DOCUMENT EXTRACT:

# rifle river advice



## riverboy (Mar 20, 2002)

Hello all
Im new to the site. I have been on TSS for a while and heard about this site through there. So far I like this one better cause of more reports on east side rivers. I fish the ausable alot for steelies but need a closer river, to get my fix after work. I live in Saginaw. Ive heard the rifle river has a nice steelhead run. Can anybody help me out on some good acces spots to start at? Is a fly rod or spinning rod better? Live Bait or Flies? Are there some good gravel runs? Holes? Any info will help me! Also Im always looking for a partner to fish with! perferably an expierence one cause I have alot to learn! (but anyone is welcome). 

If you dont want to post any info on the site than email me at [email protected]

Thanks in advance!
Check your fly
Scott(riverboy)


----------



## Ladykiller (Jul 22, 2000)

I'm close to you, Zilwaukee. Let's hit it sometime. I've fished there a few times. You supply the gas.


----------



## riverboy (Mar 20, 2002)

Do any good fishing for steel? Im looking for a quick trip after 3:00 pm(after work) any weekday but wednesday. I got more questions for you but not sure if you would answer on this site. so if you send me your email maybe you could answer some of my questions. Thanks alot!

Scott


----------



## WEEZER (Feb 1, 2000)

You can be on the river in a prime location by 4:30 if you already have your stuff packed at work. Done it a bunch, especially during chin season.
Traditionally I fish the Rifle with only flies but you'll hook lots more fish with spawn. The only problem is that the suckers are going to tear up your supply of bags.
Gravel, yeah lots you just have to know where to look. do some scouting you won't have problems finding sign but after they get hit a few times the fish hide in the lumber'til dusk.


----------



## Whit1 (Apr 27, 2001)

Welcome to the site RB. I can't help you out on the east side streams as I'm a westsider. I will be fishing the AuSable on the 25th as we'll be in Tawas for a few days.


----------



## riverboy (Mar 20, 2002)

hey thanks weeze do you have any tips on spots to start out at?email me if you dont want to post on this site. I know you dont want to give out your favorite holes or runs but any info would help! are your from saginaw also? what method does you use on the rifle? Fly rod(C&D or indy) or spinning gear? What are good flies on the rifle(PM green caddis pupa, hares ear, black stones, egg sucking leeches.) Just started fly fishing for steel this year. been struggling with casting not used to having spit shot and a indicator on my leader. Im a serious dry fly fisher (come on summer- bring on the HEX) but still learnning fly fishing for steel
so any help on that subject would also be much appreciated. Thanks alot to all of you who have welcome me aboard. 

check your fly
scott


----------



## WEEZER (Feb 1, 2000)

I don't recall who I sent that email to concerning the Rifle but maybe they can send it to you so I cansave a little timetyping. If not I'll drop a couple of starter locations on Monday.
Sparrows,egg flies,ESl's and small buggers are the main flies that will produce.....Forget the hex flies and caddis larvae they son't produce.....The rifle doesn't get a hex hatch so they don't take hex flies at least in my experience.


----------



## riverboy (Mar 20, 2002)

hey thanks for the info on flys weezer. Looks like I got some tying to do dont have any of those flies(except for the egg flies). Ladykiller sent me an email with lots of access info. hoping to give some spots a try monday after work. this weekends looks like it going to be pretty busy, not sure if im going to be able to get out, possibly sat. afternoon! This goofy weather is really discouraging though.


ckeck your fly!
Scott


----------



## riverboy (Mar 20, 2002)

hey weez
ESl's ? = egg sucking leeches?
Do you have a recipe for the small buggers i think i got one on the sparrow fly

Thanks
Scott


----------



## WEEZER (Feb 1, 2000)

Yeah egg sucking leeches, small buggers= #12 to #14 wolley buggers.


----------

AVAILABLE DATA:
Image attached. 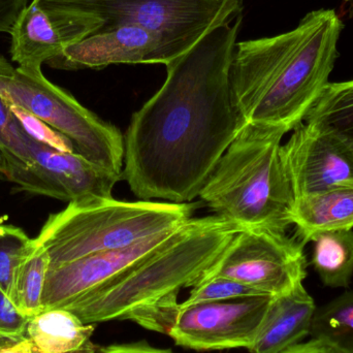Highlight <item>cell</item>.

PROBLEMS TO SOLVE:
1: Copy the passage of the Rifle River thread starting with "You can be on" and going on through "(Apr 27, 2001)".
2: Answer these questions from the Rifle River thread:
(a) What town does riverboy say he lives in?
(b) According to WEEZER, what will tear up a supply of spawn bags?
(c) What hook sizes does WEEZER give for small buggers?
Rely on the Rifle River thread alone.

RESPONSES:
1:
You can be on the river in a prime location by 4:30 if you already have your stuff packed at work. Done it a bunch, especially during chin season.
Traditionally I fish the Rifle with only flies but you'll hook lots more fish with spawn. The only problem is that the suckers are going to tear up your supply of bags.
Gravel, yeah lots you just have to know where to look. do some scouting you won't have problems finding sign but after they get hit a few times the fish hide in the lumber'til dusk.


----------



## Whit1 (Apr 27, 2001)

2:
(a) Saginaw
(b) The suckers
(c) #12 to #14